То ли зорька отсвечивала, то ли Лисий Нос и взаправду стал, как брусника красный. Потом сошлись они грудка к грудке и, если и сказали какие слова друг другу, то я не слыхал, врать не стану. Только смотрю — прораб ушел не спеша. Гитару потом радист чинил. А бант шотландский у меня до сих пор хранится.
Пинчук с неожиданным проворством спустился в землянку и вынес помятую ленту. Николай потрогал шуршащий, холодный шелк, а старик продолжал:
— Подошел я к Лисьему Носу. Вижу, человек не в себе. Говорю ему так спокойненько, будто мы давно балакаем: «Вот, брат танкист, с такой красивой бабой и в тайге передовая позиция…»
Тут Пинчук принялся ожесточенно сучить дратву, давая попять Николаю, что рассказ окончен и ему пора уходить.
На «Отчаянном» топили баню. Артемьев как раз был выходным. И хотя отдохнуть не помешало бы: накануне работали они тяжело, их экскаватор стоял на глинистом грунте, — Николай взялся наломать для всех веников. Благо, в карликовой березе недостатка не было. Лист, конечно, у нее мелкий, но хлещет веник даже сильнее. И дух березовый крепче… Уже возвращаясь, он услышал позади себя смех:
— Частенько ты в кустах бродяжишь, то цветы, то березняк таскаешь!
Николаю показалось, что обдали его ведром кипятку. На берегу ручья, на бревне, сидела Любушка, вытянув стройные босые ноги, и заплетала косу.
— Присаживайся. Отдохни. Смотри, какая галька горячая. Хорошо как!
Николай пробормотал каким-то не своим голосом:
— Да, как на пляже в Крыму…
— А я на пляжах не бывала!
Ноги у нее маленькие, ступня узкая. Люба, почувствовав ого взгляд, потянулась за сапогами.
— Комары…
— Ты обувайся, я пойду.
Он поднял веники и медленно пошел по тропе. Любушка вскоре оказалась рядом.
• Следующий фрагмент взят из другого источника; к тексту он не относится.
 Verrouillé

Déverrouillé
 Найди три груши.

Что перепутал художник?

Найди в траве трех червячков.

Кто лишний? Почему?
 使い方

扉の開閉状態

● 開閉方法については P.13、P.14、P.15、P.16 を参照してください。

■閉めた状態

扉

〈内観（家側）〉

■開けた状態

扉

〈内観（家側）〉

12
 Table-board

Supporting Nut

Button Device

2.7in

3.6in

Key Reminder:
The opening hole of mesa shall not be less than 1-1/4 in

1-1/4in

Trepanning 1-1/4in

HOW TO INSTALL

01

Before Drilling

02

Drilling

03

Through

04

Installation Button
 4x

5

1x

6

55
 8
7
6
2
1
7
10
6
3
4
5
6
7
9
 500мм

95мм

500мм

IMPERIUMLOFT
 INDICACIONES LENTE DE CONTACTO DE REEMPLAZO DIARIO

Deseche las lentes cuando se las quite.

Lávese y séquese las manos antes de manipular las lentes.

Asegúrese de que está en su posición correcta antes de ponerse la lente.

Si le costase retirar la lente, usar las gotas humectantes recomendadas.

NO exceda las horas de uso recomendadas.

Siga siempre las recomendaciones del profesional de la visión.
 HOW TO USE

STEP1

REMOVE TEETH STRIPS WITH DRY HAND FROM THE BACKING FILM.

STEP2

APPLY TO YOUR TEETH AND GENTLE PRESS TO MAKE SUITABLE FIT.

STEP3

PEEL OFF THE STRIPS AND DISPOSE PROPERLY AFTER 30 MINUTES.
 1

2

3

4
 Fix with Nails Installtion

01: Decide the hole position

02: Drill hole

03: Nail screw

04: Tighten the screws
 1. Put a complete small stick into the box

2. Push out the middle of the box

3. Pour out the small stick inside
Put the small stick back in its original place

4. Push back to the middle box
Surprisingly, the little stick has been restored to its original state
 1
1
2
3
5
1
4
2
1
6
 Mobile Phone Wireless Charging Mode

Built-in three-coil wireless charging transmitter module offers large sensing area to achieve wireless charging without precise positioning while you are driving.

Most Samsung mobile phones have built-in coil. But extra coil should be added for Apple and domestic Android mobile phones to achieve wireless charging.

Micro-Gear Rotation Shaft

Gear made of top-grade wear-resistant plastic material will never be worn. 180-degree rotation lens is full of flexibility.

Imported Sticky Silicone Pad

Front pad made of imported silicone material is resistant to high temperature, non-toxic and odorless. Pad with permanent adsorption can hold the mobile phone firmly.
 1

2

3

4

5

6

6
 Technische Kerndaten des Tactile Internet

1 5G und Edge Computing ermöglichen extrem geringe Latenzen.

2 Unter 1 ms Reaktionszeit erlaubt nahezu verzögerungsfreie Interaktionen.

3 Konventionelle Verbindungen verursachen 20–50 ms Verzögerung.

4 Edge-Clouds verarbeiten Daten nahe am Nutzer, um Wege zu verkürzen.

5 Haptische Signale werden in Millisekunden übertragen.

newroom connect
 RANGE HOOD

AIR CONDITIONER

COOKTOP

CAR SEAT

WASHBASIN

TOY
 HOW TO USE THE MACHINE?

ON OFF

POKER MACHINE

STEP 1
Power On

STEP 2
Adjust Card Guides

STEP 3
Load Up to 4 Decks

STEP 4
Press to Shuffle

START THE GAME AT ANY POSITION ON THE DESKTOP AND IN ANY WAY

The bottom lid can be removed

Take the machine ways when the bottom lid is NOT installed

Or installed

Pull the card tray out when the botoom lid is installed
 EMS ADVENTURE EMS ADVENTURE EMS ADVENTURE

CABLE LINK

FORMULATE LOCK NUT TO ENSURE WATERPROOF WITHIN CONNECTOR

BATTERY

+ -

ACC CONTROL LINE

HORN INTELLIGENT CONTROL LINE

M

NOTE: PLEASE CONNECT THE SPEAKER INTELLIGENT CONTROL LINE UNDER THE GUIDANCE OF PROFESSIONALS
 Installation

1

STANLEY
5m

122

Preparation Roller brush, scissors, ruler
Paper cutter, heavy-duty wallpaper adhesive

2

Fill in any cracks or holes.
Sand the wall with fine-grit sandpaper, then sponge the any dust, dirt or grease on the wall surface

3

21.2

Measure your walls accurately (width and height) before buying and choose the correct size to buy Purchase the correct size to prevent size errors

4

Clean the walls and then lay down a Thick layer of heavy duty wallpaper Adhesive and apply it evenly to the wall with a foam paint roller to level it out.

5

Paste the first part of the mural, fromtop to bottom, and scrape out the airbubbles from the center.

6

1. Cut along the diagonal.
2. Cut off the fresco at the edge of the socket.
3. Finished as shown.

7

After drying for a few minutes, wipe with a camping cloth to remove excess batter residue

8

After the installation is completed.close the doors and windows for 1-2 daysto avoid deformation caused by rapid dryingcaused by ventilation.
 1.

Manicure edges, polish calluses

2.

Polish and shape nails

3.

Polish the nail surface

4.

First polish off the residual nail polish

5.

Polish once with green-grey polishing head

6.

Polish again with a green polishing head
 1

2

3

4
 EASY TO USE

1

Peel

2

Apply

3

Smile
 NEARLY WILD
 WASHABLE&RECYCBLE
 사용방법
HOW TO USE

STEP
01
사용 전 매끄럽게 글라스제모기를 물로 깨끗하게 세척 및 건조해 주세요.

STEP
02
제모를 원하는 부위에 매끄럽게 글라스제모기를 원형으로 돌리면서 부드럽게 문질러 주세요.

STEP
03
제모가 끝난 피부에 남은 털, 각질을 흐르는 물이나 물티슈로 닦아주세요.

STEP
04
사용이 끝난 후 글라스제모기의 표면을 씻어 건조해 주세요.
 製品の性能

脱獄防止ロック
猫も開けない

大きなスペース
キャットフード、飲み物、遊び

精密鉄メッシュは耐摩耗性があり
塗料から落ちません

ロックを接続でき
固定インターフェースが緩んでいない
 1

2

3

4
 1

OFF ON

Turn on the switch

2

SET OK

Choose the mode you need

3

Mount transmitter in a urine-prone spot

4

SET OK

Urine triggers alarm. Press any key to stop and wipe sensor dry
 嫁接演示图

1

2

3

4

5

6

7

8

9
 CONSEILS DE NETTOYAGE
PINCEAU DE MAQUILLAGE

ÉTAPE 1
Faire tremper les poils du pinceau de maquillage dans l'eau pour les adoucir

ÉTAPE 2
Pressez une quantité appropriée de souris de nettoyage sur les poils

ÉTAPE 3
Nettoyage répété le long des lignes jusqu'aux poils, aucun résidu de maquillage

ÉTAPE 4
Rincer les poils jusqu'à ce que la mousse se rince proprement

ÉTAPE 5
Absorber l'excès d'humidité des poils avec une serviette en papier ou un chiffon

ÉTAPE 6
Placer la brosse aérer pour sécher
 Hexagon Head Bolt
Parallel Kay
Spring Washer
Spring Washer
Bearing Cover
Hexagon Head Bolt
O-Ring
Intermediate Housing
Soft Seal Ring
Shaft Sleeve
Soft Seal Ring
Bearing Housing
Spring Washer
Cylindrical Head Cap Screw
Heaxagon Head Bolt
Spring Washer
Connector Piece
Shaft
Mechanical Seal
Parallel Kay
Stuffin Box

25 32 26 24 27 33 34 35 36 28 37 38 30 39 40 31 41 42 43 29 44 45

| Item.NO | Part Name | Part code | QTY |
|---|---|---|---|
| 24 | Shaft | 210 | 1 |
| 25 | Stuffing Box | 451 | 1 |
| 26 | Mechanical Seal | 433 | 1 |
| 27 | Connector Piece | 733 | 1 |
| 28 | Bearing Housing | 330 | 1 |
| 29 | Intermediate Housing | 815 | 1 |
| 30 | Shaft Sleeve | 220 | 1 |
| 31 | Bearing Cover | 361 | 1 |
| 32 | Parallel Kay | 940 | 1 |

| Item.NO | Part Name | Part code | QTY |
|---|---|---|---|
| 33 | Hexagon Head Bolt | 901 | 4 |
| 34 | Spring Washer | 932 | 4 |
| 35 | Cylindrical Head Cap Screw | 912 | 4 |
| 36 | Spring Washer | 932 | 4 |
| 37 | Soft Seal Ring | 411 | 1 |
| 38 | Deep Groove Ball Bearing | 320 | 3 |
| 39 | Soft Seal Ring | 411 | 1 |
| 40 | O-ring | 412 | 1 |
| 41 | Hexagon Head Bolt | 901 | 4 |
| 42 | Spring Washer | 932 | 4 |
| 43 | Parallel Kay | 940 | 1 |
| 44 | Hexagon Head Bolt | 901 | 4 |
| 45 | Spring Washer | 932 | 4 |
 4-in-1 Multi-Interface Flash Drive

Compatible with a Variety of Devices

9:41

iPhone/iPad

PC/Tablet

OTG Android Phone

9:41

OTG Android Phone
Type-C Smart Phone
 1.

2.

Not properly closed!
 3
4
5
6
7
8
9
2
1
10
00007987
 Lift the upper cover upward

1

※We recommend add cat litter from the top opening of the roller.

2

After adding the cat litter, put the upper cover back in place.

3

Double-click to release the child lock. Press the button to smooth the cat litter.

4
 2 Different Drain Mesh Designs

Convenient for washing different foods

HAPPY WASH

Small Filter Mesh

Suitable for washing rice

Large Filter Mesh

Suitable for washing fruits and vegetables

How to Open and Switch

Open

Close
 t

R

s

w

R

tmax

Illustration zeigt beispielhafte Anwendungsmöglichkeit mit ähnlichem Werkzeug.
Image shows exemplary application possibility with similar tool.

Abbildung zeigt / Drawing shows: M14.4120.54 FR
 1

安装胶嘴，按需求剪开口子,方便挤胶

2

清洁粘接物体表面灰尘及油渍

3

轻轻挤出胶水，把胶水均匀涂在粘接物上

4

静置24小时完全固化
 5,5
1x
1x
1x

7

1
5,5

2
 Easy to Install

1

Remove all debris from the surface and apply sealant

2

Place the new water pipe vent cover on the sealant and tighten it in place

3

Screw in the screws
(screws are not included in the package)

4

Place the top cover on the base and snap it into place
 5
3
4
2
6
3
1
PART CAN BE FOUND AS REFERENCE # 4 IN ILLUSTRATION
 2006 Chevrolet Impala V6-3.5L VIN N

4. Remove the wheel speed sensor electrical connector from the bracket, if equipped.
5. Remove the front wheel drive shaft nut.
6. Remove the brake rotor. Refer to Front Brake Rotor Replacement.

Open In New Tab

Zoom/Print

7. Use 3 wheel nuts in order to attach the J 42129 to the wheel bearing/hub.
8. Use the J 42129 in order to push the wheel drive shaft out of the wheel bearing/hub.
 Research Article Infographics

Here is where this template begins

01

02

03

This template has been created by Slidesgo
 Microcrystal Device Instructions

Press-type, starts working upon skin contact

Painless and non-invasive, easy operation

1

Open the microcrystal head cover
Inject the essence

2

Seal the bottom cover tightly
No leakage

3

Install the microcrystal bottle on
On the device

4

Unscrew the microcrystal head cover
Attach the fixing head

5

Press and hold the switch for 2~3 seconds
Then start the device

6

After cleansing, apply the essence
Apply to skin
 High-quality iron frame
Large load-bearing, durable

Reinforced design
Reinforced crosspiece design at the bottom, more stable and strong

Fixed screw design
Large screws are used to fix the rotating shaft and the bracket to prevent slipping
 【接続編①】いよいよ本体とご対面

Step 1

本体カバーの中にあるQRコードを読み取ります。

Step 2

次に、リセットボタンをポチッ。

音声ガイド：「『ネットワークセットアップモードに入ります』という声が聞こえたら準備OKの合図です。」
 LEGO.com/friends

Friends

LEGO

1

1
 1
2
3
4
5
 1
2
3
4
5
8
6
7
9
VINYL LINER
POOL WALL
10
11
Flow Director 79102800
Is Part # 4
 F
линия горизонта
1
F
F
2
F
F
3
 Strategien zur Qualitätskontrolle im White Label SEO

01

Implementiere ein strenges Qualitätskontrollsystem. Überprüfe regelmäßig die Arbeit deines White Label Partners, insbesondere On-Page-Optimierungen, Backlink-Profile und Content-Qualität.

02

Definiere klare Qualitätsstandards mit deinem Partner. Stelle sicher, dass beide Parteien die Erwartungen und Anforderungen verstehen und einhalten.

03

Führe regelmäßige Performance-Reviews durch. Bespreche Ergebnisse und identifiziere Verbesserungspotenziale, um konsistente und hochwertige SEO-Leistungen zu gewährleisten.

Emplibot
— Домой схожу, еще обед сготовить надо. Роман на работе крепко уматывается. Да и неполадки у них. Запчастей нет. А начальство не беспокоится. Потом вернуться надо, подоить Цыганку.
— А почему ее Цыганкой прозвали, она ж… рыжая? — Николай взглянул на Любины волосы, которые горели на солнце рыжим огнем, и смутился.
— А ее не за масть прозвали, а за то, что побиралась, как цыганка, — не заметив его смущения, ответила Люба.
— Как побиралась? Не пойму.
— Ой, долго рассказывать! Но пока дойдем до поселка расскажу, пожалуй. Как-то зимой, когда Ефим Трофимович сам был за дояра, сена у них не стало. Не то чтоб совсем не стало, а дорогу к зародам в пургу замело. Тогда Ефим Трофимович и повел корову по поселку… побираться.
— Придумал же старик!
— Подводит, значит, ее к дому, где есть ребенок, и заставляет еды просить. Дескать, вы мне хлеба, а я вашим детишкам молока. Помню, в тот день я пироги пекла. Запах ли она учуяла или что ей взбрело, только подошла вдруг к окну и стекло как высадит! Сама испугалась и нас перепугала! Шарахнулась к Ирининому дому. Дверь в тамбур была открытая. Пацана у них еще не было. Ждали только. Корова, значит, из тамбура и теплую дверь настежь распахнула… Ирочка, говорят, как завизжит с перепугу…
Люба помолчала и добавила жалостливо:
— Потому у нее и ребенок искусственник. Слабенький…
— А у вас, Люба, дети есть? — спросил Николай, сам дивясь своей смелости.
— Не. Мой помер. Может, я и сама виноватая, — Люба вдруг приостановилась. — Как Роман на войну пошел, я о нем сильно убивалась. Он же не как все… Из таких мало кто вернулся… Молоко у меня, верно, на слезы изошло.
Она помолчала. Но через минуту заговорила вновь:
— Потом мне рассказали, как Ирина с ребеночком мучается, так я изревелась вся. Говорю своему: «Как хочешь, а я на конбазу дояркой пойду. Старик за коровой ухаживает, по поселку ее водит, как в цирке… А я дома сложа руки сижу». Сначала не пускал, боялся, что обидят меня. Всякие люди есть… Но, слава богу, не обижают! Только вот следом часто ходят, другой раз не отвяжешься. — И, искоса посмотрев на Николая, продолжала: — А корову до того Рыжухой звали. Только выходит — и доярка рыжая и она! Что делать? И стала она у нас Цыганкой.
Они незаметно подошли к поселку.
— Ну вот мы и дома!
Лисий Нос и механик участка Лавлинский стояли возле конторы. Ромка набычился, наклонил голову и что-то горячо доказывал. В промасленной гимнастерке, с засученными рукавами, с широкой, округлой грудью он казался бойцом на кулачном бою. Иван Федорович Лавлинский, худой, чуть не на голову выше Симонова, нервно теребил застежки-молнии своего комбинезона. Серая щетина делала лицо этого пожилого человека еще более старым и усталым.